### Given problem
Rewrite the data from the line containing "Is [962,363] farther" through the end, swapping "consider" for "say" and leaving everything else unchanged. Omit the pictures.

begin Data to process

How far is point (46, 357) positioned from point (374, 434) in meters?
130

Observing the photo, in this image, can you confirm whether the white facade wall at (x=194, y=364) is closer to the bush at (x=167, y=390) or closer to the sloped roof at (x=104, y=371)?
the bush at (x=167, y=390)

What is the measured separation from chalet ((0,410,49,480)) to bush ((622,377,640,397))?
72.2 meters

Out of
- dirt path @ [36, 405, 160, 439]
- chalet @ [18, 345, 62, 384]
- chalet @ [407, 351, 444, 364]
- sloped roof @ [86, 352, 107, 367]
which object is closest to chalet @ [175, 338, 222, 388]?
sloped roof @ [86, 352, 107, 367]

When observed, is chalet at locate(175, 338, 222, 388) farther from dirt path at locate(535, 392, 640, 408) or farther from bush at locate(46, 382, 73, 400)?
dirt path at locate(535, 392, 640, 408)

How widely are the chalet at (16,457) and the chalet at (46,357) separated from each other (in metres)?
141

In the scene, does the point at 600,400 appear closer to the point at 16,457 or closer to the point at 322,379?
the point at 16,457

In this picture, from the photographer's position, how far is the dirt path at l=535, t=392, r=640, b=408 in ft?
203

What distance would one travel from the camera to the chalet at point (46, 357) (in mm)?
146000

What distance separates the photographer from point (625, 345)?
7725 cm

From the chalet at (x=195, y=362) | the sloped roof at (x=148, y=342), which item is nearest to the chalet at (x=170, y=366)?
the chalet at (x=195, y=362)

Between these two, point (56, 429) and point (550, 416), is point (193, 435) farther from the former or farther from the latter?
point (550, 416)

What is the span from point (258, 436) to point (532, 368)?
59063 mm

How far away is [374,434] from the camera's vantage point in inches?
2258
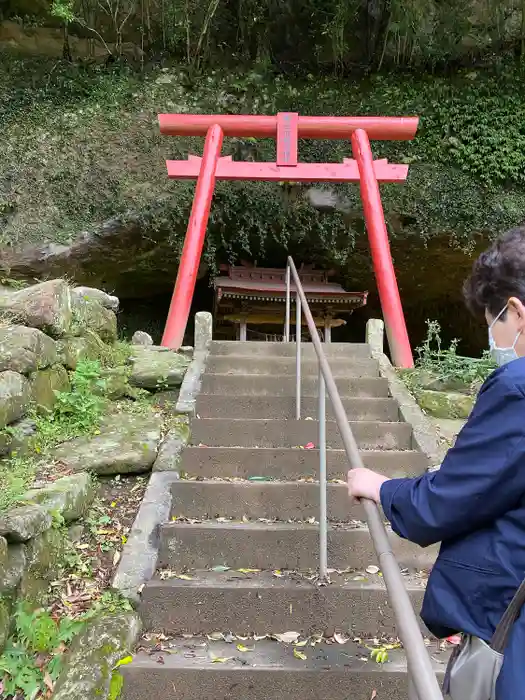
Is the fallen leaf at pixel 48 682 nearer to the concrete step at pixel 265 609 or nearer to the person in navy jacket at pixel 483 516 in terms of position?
the concrete step at pixel 265 609

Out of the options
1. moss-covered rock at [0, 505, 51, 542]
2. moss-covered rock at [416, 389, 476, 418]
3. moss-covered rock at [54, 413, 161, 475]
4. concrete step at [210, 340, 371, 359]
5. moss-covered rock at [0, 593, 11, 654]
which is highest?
moss-covered rock at [0, 505, 51, 542]

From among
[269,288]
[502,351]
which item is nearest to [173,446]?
[502,351]

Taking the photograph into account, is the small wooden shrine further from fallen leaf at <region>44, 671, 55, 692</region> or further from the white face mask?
the white face mask

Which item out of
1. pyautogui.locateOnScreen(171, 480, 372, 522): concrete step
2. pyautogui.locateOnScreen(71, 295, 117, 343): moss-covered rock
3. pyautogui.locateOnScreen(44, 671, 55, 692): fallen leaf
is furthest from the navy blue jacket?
pyautogui.locateOnScreen(71, 295, 117, 343): moss-covered rock

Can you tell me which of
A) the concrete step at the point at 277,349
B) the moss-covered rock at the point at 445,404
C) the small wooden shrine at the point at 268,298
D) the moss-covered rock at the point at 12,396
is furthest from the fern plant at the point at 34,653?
the small wooden shrine at the point at 268,298

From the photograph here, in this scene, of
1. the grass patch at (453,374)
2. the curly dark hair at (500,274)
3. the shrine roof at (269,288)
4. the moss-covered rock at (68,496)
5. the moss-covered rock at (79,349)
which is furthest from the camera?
the shrine roof at (269,288)

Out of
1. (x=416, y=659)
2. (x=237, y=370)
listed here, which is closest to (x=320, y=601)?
(x=416, y=659)

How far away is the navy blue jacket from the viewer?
0.94 meters

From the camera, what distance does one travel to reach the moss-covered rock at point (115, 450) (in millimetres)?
3143

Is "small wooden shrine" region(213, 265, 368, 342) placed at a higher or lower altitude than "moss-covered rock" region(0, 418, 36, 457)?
lower

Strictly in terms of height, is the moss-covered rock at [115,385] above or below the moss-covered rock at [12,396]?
below

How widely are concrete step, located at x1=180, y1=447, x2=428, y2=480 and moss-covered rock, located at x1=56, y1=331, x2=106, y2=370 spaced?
120cm

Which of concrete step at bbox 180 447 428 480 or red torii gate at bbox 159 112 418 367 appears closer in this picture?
concrete step at bbox 180 447 428 480

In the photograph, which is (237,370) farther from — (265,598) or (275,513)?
(265,598)
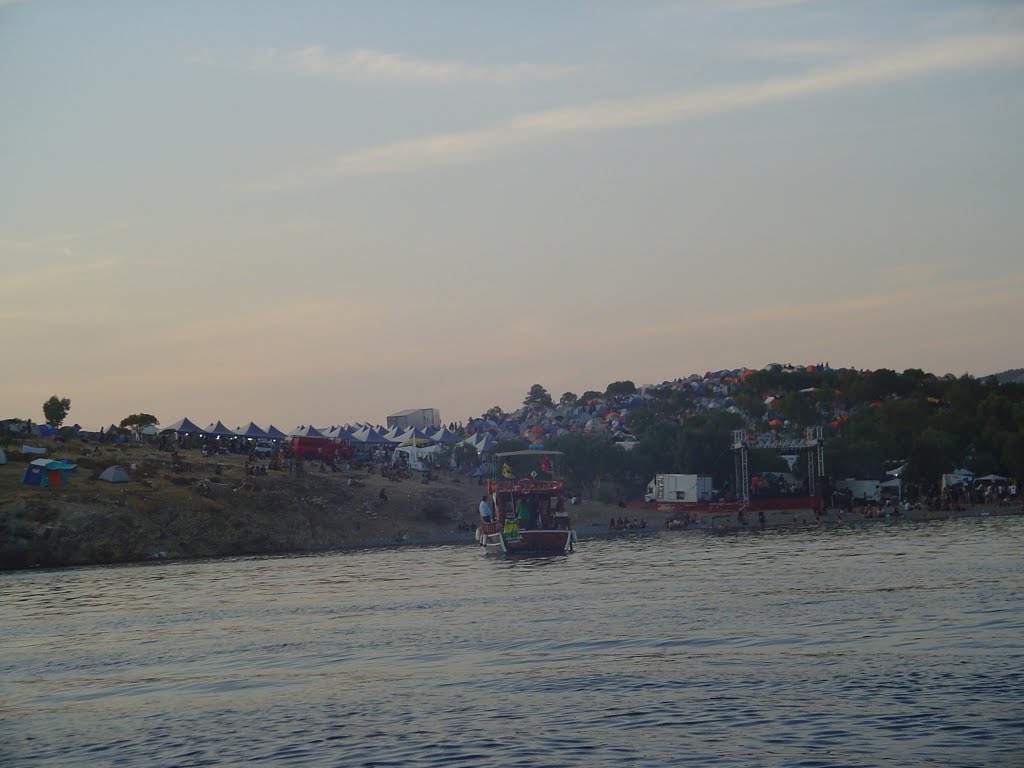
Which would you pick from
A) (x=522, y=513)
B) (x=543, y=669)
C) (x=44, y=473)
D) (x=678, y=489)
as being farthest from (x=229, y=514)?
(x=543, y=669)

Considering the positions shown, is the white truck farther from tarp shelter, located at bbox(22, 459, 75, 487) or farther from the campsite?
tarp shelter, located at bbox(22, 459, 75, 487)

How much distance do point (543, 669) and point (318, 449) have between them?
70739mm

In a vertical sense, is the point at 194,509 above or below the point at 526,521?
above

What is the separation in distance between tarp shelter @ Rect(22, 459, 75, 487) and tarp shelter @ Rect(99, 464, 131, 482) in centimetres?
284

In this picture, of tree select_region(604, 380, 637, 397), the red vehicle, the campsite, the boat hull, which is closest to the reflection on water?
the boat hull

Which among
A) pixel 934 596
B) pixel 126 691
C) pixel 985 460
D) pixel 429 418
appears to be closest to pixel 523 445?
pixel 429 418

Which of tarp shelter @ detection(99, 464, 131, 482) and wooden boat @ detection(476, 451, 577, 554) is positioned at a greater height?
tarp shelter @ detection(99, 464, 131, 482)

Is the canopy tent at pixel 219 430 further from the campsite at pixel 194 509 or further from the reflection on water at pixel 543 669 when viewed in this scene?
the reflection on water at pixel 543 669

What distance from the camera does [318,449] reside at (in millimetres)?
96062

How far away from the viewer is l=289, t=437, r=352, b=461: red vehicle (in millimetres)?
95188

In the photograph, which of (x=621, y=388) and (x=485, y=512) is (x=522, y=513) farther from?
(x=621, y=388)

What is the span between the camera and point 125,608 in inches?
1751

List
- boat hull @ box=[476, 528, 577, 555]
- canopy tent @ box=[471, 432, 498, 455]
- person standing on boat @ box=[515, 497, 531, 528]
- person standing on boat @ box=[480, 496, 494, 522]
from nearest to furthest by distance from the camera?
boat hull @ box=[476, 528, 577, 555]
person standing on boat @ box=[515, 497, 531, 528]
person standing on boat @ box=[480, 496, 494, 522]
canopy tent @ box=[471, 432, 498, 455]

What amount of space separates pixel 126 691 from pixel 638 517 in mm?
65930
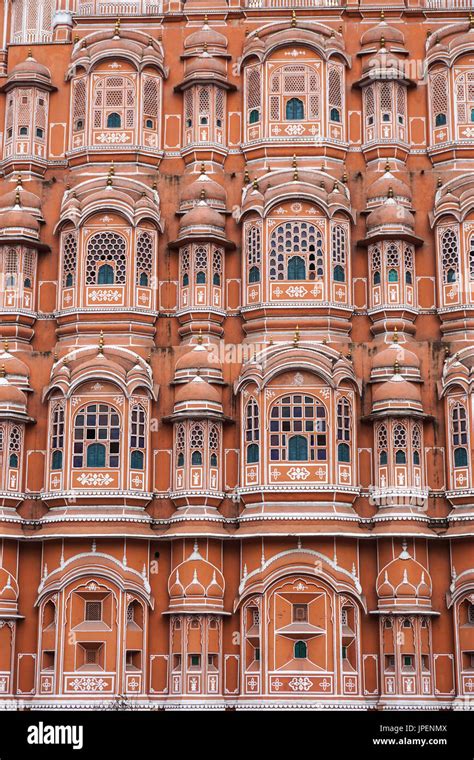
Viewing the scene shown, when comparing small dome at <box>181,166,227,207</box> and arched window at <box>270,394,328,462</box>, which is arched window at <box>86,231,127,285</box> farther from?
arched window at <box>270,394,328,462</box>

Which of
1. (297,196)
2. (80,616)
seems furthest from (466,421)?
(80,616)

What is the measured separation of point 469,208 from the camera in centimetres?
3912

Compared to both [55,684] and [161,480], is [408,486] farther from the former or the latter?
[55,684]

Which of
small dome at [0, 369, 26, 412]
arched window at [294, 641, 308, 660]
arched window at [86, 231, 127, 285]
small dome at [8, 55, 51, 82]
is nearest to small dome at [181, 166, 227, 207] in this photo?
arched window at [86, 231, 127, 285]

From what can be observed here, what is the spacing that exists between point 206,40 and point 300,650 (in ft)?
67.1

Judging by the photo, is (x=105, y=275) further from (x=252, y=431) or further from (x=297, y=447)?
(x=297, y=447)

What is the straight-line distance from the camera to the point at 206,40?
1665 inches

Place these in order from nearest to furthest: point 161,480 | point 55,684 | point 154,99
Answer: point 55,684
point 161,480
point 154,99

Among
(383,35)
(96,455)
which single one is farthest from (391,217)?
(96,455)

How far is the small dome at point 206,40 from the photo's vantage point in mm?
42250

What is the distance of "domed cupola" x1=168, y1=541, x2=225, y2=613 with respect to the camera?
35.9 m

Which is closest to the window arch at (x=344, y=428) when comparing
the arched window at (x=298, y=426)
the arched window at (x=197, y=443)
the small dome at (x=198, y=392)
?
the arched window at (x=298, y=426)

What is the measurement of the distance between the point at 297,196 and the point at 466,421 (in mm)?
8771

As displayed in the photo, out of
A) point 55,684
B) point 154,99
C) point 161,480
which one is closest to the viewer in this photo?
point 55,684
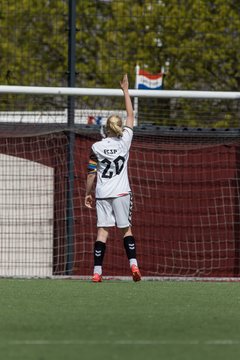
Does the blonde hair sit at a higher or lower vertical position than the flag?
lower

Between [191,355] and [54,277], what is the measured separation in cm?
752

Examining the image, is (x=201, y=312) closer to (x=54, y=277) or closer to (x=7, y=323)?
(x=7, y=323)

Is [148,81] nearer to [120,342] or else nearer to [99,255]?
[99,255]

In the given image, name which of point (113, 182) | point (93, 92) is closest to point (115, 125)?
point (113, 182)

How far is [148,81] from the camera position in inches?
902

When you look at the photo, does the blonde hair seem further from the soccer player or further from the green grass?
the green grass

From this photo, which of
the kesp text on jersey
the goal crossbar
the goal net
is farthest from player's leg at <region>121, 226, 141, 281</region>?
the goal net

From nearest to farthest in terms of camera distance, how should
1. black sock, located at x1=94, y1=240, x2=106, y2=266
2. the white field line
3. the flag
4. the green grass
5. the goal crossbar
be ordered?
the green grass
the white field line
black sock, located at x1=94, y1=240, x2=106, y2=266
the goal crossbar
the flag

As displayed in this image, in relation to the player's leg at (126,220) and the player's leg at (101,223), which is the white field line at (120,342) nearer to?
the player's leg at (126,220)

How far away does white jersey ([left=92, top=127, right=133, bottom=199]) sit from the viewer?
12.5 m

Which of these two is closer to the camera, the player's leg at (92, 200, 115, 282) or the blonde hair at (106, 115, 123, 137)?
the blonde hair at (106, 115, 123, 137)

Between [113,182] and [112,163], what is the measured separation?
0.20 meters

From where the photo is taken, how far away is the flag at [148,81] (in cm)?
2255

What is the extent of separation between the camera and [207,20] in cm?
2670
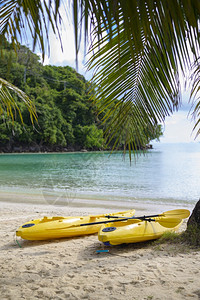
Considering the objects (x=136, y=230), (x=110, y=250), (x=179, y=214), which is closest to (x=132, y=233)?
(x=136, y=230)

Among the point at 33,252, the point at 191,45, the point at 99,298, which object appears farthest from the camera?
the point at 33,252

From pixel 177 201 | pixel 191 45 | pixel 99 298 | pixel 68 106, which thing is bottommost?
pixel 177 201

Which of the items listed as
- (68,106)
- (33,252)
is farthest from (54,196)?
(68,106)

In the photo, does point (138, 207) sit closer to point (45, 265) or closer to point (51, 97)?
point (45, 265)

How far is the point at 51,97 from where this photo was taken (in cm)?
3975

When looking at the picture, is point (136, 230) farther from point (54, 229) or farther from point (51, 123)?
point (51, 123)

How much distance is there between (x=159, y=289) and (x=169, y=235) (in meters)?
1.40

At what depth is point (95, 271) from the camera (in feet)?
9.11

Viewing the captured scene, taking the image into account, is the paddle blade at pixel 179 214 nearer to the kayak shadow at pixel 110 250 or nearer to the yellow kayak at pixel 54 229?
the kayak shadow at pixel 110 250

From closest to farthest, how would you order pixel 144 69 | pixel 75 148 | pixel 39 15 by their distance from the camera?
pixel 39 15, pixel 144 69, pixel 75 148

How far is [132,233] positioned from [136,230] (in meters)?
0.10

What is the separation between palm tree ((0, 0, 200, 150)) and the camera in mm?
962

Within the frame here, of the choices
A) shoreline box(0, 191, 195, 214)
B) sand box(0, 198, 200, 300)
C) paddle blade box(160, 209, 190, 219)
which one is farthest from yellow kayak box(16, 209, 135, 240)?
shoreline box(0, 191, 195, 214)

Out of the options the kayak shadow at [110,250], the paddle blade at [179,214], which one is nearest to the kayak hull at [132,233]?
the kayak shadow at [110,250]
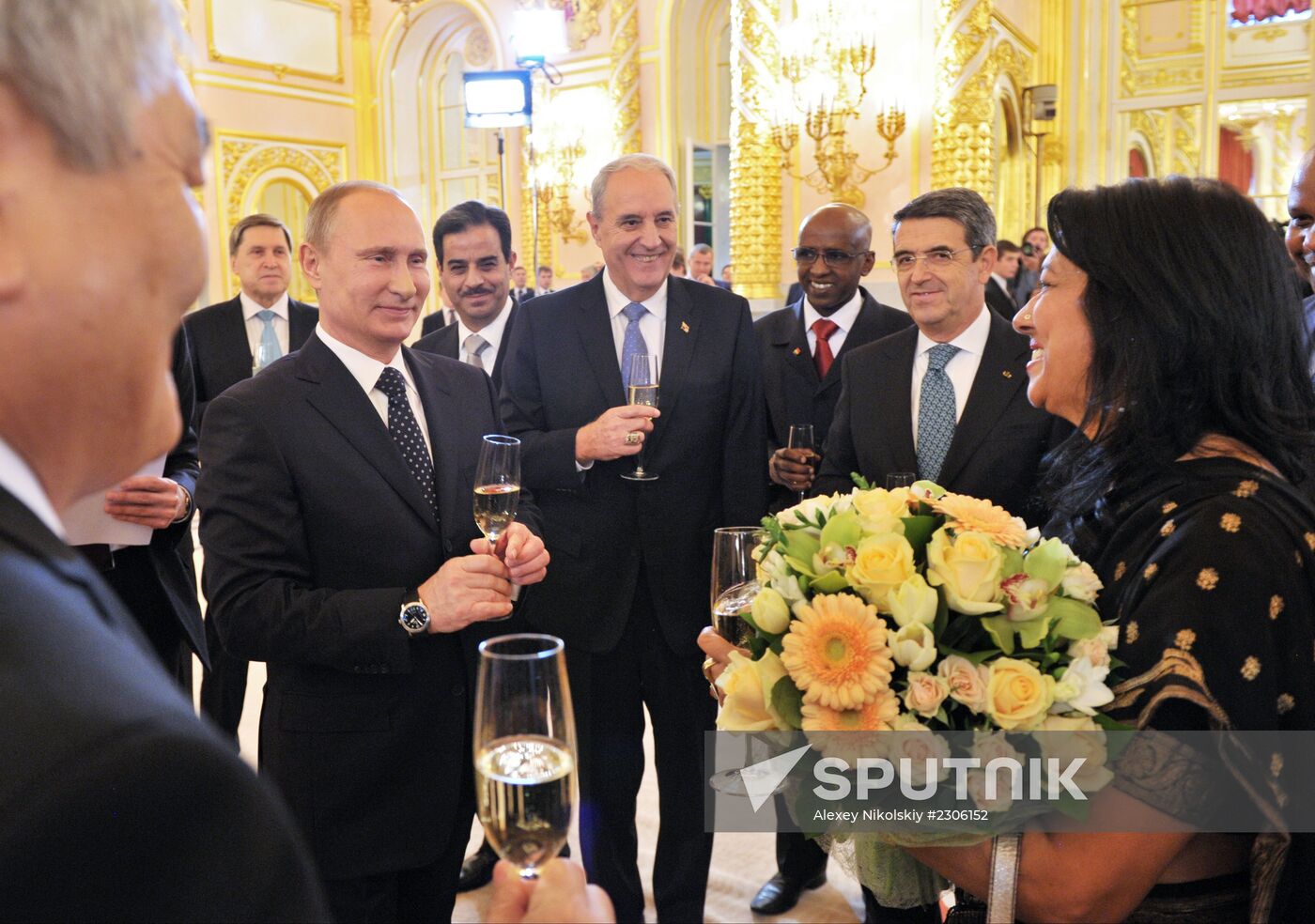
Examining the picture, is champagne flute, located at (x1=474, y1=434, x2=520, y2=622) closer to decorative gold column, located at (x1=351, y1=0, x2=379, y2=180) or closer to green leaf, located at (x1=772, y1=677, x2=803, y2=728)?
green leaf, located at (x1=772, y1=677, x2=803, y2=728)

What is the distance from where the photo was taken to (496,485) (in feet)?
6.35

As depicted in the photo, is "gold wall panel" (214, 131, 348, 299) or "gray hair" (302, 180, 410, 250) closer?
"gray hair" (302, 180, 410, 250)

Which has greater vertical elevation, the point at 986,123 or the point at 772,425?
the point at 986,123

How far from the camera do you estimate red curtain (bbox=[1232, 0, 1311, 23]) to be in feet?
32.2

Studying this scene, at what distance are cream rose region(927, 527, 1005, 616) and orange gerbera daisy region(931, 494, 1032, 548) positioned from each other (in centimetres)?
3

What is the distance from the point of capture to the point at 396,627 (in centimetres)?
192

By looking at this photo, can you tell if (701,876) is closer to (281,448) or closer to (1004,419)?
(1004,419)

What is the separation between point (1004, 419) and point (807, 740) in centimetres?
150

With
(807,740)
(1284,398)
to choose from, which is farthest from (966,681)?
(1284,398)

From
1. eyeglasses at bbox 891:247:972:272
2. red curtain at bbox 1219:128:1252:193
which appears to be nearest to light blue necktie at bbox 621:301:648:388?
eyeglasses at bbox 891:247:972:272

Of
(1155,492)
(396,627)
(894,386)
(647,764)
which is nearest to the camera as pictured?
(1155,492)

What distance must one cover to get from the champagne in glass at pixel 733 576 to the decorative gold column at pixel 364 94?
14.2m

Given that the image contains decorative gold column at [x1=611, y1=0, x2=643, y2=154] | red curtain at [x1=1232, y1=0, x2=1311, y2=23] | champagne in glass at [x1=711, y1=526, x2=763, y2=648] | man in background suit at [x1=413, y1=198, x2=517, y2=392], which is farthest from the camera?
decorative gold column at [x1=611, y1=0, x2=643, y2=154]

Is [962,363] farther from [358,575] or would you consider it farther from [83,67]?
[83,67]
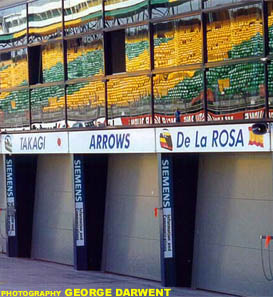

end Data to process

### Solution below
Is [962,363] farther from [358,575] or would you say it farther from [83,67]?
[83,67]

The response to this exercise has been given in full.